Tuesday, October 19, 2004
Are reporters trying to stay on kidnappers' good side?
I thought of this today when Drudge linked to the Australian reporter, John Martinkus, who was freed after being Googled by his kidnappers. Curious to see what they found, I googled Martinkus myself and discovered that he is a darling of the anti-war left. One review of his book, Travels in American Iraq, is titled "A People Unbowed." If this review is accurate, Martinkus would seem to basically support the Michael Moore position that “The Iraqis who have risen up against the occupation are not ‘insurgents’ or ‘terrorists’ or ‘The Enemy.’ They are the REVOLUTION, the Minutemen, and their numbers will grow—and they will win.”
Whether this interpretation of Martinkus' writings is warranted I cannot say. The question here is whether a reporter who Googled-out to be an optimist about the liberation of Iraq would have been freed, and whether reporters in Iraq are making this calculation. Anyone who is reporting from Iraq today is brave, but most of our reporters are on the left to begin with.
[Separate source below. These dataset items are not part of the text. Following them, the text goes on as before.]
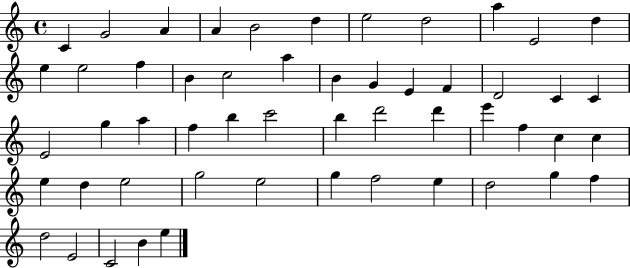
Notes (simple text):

C4/q G4/h A4/q A4/q B4/h D5/q E5/h D5/h A5/q E4/h D5/q E5/q E5/h F5/q B4/q C5/h A5/q B4/q G4/q E4/q F4/q D4/h C4/q C4/q E4/h G5/q A5/q F5/q B5/q C6/h B5/q D6/h D6/q E6/q F5/q C5/q C5/q E5/q D5/q E5/h G5/h E5/h G5/q F5/h E5/q D5/h G5/q F5/q D5/h E4/h C4/h B4/q E5/q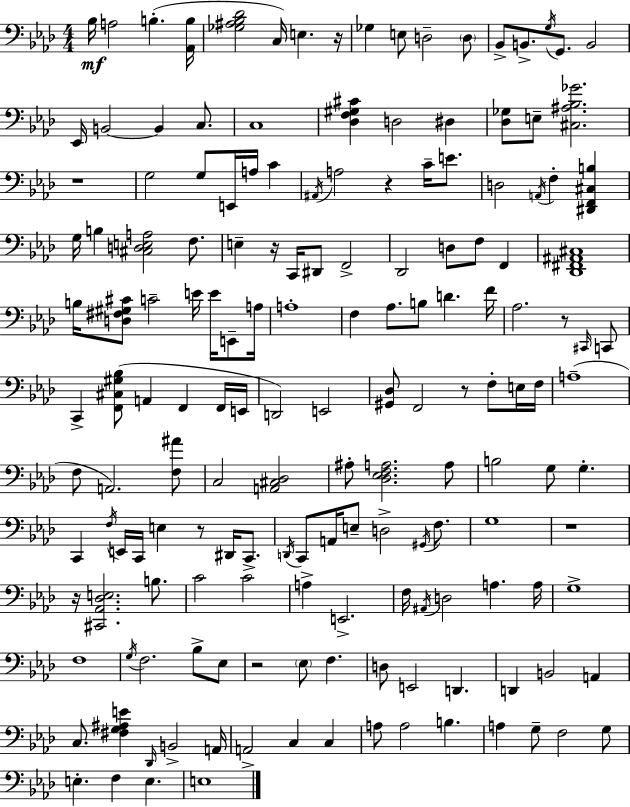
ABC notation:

X:1
T:Untitled
M:4/4
L:1/4
K:Fm
_B,/4 A,2 B, [_A,,B,]/4 [_G,^A,_B,_D]2 C,/4 E, z/4 _G, E,/2 D,2 D,/2 _B,,/2 B,,/2 G,/4 G,,/2 B,,2 _E,,/4 B,,2 B,, C,/2 C,4 [_D,F,^G,^C] D,2 ^D, [_D,_G,]/2 E,/2 [^C,^A,_B,_G]2 z4 G,2 G,/2 E,,/4 A,/4 C ^A,,/4 A,2 z C/4 E/2 D,2 A,,/4 F, [^D,,F,,^C,B,] G,/4 B, [^C,D,E,A,]2 F,/2 E, z/4 C,,/4 ^D,,/2 F,,2 _D,,2 D,/2 F,/2 F,, [_D,,^F,,^A,,^C,]4 B,/4 [D,^F,^G,^C]/2 C2 E/4 E/4 E,,/2 A,/4 A,4 F, _A,/2 B,/2 D F/4 _A,2 z/2 ^C,,/4 C,,/2 C,, [F,,^C,^G,_B,]/2 A,, F,, F,,/4 E,,/4 D,,2 E,,2 [^G,,_D,]/2 F,,2 z/2 F,/2 E,/4 F,/4 A,4 F,/2 A,,2 [F,^A]/2 C,2 [A,,^C,_D,]2 ^A,/2 [_D,_E,F,A,]2 A,/2 B,2 G,/2 G, C,, F,/4 E,,/4 C,,/4 E, z/2 ^D,,/4 C,,/2 D,,/4 C,,/2 A,,/4 E,/2 D,2 ^G,,/4 F,/2 G,4 z4 z/4 [^C,,_A,,_D,E,]2 B,/2 C2 C2 A, E,,2 F,/4 ^A,,/4 D,2 A, A,/4 G,4 F,4 G,/4 F,2 _B,/2 _E,/2 z2 _E,/2 F, D,/2 E,,2 D,, D,, B,,2 A,, C,/2 [^F,G,^A,E] _D,,/4 B,,2 A,,/4 A,,2 C, C, A,/2 A,2 B, A, G,/2 F,2 G,/2 E, F, E, E,4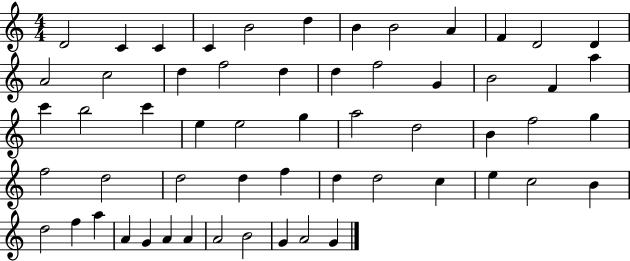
{
  \clef treble
  \numericTimeSignature
  \time 4/4
  \key c \major
  d'2 c'4 c'4 | c'4 b'2 d''4 | b'4 b'2 a'4 | f'4 d'2 d'4 | \break a'2 c''2 | d''4 f''2 d''4 | d''4 f''2 g'4 | b'2 f'4 a''4 | \break c'''4 b''2 c'''4 | e''4 e''2 g''4 | a''2 d''2 | b'4 f''2 g''4 | \break f''2 d''2 | d''2 d''4 f''4 | d''4 d''2 c''4 | e''4 c''2 b'4 | \break d''2 f''4 a''4 | a'4 g'4 a'4 a'4 | a'2 b'2 | g'4 a'2 g'4 | \break \bar "|."
}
Being intimidated into saying what they are prone to say anyway would probably not leave them too conscience stricken.
The enemy knows the importance of the press and would certainly like to co-opt them. Interdicting press intimidation by tracking down the kidnap rings should be a high priority for our intelligence operations. It is tempting to say that the press are all on the side of the enemy anyway, so why bother, but if press intimidation goes unchecked, the bias of the media will become a self-fulfilling prophecy.